Managing large networks come with a considerable number of complexities. Most of these complexities can be managed but considerable care must be taken as seemingly minor changes can have major impact. The network I manage currently has more than 14,000 wireless access points deployed across more than 200 sites supporting more than 150,000 users. Below I plan to outline several aspects of the managing a large network.
Firmware Updates
Something as simple as device firmware upgrades must be managed carefully to avoid the introduction of a bug that could have a dramatic impact on user connectivity and device performance. At one point or another we all have or will experience an issue with a faulty firmware or driver version. Lets face it, bugs happen. In order to avoid being majorly impacted by a firmware bug, proceed carefully when updating your wireless access points (or any other device for that matter). Pushing a firmware update to over 14,000 access points at one time, if a bug is discovered, could have severe consequences.
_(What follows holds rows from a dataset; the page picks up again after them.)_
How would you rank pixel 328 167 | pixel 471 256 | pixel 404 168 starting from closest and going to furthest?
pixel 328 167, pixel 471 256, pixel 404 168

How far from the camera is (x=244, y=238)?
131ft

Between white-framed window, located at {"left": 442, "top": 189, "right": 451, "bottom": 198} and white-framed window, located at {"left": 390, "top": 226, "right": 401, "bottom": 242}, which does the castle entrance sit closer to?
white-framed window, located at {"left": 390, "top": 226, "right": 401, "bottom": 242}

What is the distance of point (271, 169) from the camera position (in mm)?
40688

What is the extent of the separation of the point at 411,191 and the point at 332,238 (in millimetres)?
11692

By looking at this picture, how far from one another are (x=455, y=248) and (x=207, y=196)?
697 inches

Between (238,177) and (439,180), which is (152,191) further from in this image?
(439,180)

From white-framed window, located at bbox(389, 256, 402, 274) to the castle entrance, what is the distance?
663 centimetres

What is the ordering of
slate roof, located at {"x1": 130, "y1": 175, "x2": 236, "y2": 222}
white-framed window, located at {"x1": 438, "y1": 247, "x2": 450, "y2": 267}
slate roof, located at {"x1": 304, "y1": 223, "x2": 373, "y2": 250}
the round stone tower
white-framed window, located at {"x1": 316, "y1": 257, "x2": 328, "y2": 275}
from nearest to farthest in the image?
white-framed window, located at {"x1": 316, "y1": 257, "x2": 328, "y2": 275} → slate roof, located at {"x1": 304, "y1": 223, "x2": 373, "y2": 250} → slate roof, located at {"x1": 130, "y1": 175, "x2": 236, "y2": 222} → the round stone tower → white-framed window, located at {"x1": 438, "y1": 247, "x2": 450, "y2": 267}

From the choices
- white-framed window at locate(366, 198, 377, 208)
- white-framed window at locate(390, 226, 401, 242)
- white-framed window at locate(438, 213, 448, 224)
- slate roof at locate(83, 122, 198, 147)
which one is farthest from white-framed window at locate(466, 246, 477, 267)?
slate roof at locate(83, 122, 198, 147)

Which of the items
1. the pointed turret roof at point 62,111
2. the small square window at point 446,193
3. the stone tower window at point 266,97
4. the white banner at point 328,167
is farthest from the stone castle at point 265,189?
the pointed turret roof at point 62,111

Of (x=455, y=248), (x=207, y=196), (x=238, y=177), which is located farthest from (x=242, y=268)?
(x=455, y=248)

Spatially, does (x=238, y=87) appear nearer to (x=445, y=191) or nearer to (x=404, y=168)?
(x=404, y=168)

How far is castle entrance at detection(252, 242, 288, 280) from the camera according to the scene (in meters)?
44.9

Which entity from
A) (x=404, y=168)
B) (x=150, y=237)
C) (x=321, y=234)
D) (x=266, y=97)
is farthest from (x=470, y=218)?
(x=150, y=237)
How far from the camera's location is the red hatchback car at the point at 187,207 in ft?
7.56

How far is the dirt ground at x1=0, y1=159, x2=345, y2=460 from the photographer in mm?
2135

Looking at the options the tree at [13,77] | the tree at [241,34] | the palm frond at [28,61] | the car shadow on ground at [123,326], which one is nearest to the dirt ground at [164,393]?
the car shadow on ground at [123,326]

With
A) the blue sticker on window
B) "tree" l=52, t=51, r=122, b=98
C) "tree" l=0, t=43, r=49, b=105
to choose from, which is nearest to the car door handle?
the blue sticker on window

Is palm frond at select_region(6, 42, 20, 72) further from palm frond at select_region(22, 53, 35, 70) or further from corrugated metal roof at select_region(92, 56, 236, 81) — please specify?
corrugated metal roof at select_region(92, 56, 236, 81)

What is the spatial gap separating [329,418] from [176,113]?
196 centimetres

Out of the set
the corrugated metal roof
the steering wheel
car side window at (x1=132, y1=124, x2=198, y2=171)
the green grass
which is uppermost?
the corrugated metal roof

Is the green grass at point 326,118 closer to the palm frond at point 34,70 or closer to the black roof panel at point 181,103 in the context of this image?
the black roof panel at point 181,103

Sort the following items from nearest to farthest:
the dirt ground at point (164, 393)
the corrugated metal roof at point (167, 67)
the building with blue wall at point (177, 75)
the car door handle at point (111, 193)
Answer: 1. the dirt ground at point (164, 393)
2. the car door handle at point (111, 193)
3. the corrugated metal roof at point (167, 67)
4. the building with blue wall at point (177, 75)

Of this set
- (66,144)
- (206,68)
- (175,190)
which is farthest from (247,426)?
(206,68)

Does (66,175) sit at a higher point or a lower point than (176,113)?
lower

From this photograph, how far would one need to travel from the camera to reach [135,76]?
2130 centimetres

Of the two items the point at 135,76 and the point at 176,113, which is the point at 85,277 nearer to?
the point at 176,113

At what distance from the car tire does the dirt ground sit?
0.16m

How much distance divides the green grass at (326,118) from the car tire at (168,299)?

I like to use worst case scenario planning for deploying firmware updates. What’s the worst that could happen? The firmware update failing and having to touch every device to perform a factory reset. With over 14,000 devices deployed across almost 200 buildings, and having a limited support staff, this could take weeks if not months to resolve.
Currently the smallest scope we can update is one network/site given constraints imposed by the cloud managed access points we have deployed. When a stable firmware version becomes available, a smaller, lower impact site is chosen as the first site for testing. Once the firmware version has been installed, a burn-in period is given to allow for any negative impact to be noted. This burn-in period is usually weeks long. After a level of comfort has been achieved, the firmware will be rolled to a larger site and another burn-in period will begin. If after the second burn-in period no issues are noted, the deployment schedule is increased to multiple sites per week. Special attention is still given to observe any negative impact. If no issues are noted, the deployment schedule is again increased to multiple sites per night/maintenance window until the remaining sites have been upgraded. Managing upgrades in this fashion minimizes the risk of a major issue and allows mitigation via rolling back a minimal number of sites.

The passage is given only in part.